◆ **Exercise prompt**:
An exact copy of the records below is required, and it must contain no pictures.

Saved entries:
::::

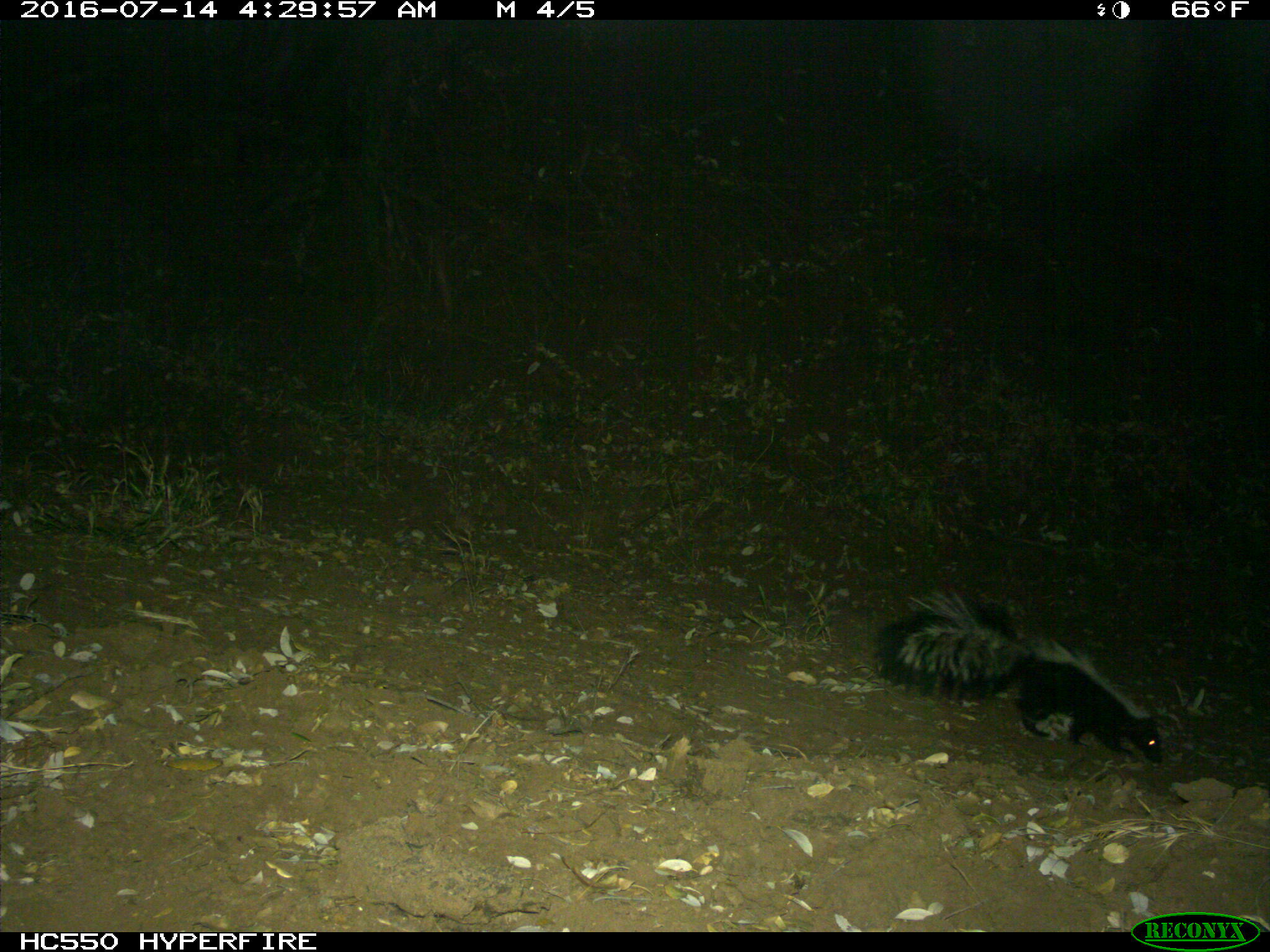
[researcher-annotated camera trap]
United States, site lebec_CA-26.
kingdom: Animalia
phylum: Chordata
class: Mammalia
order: Carnivora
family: Mephitidae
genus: Mephitis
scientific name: Mephitis mephitis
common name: striped skunk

::::

◆ **Solution for this task**:
[researcher-annotated camera trap]
United States, site lebec_CA-26.
kingdom: Animalia
phylum: Chordata
class: Mammalia
order: Carnivora
family: Mephitidae
genus: Mephitis
scientific name: Mephitis mephitis
common name: striped skunk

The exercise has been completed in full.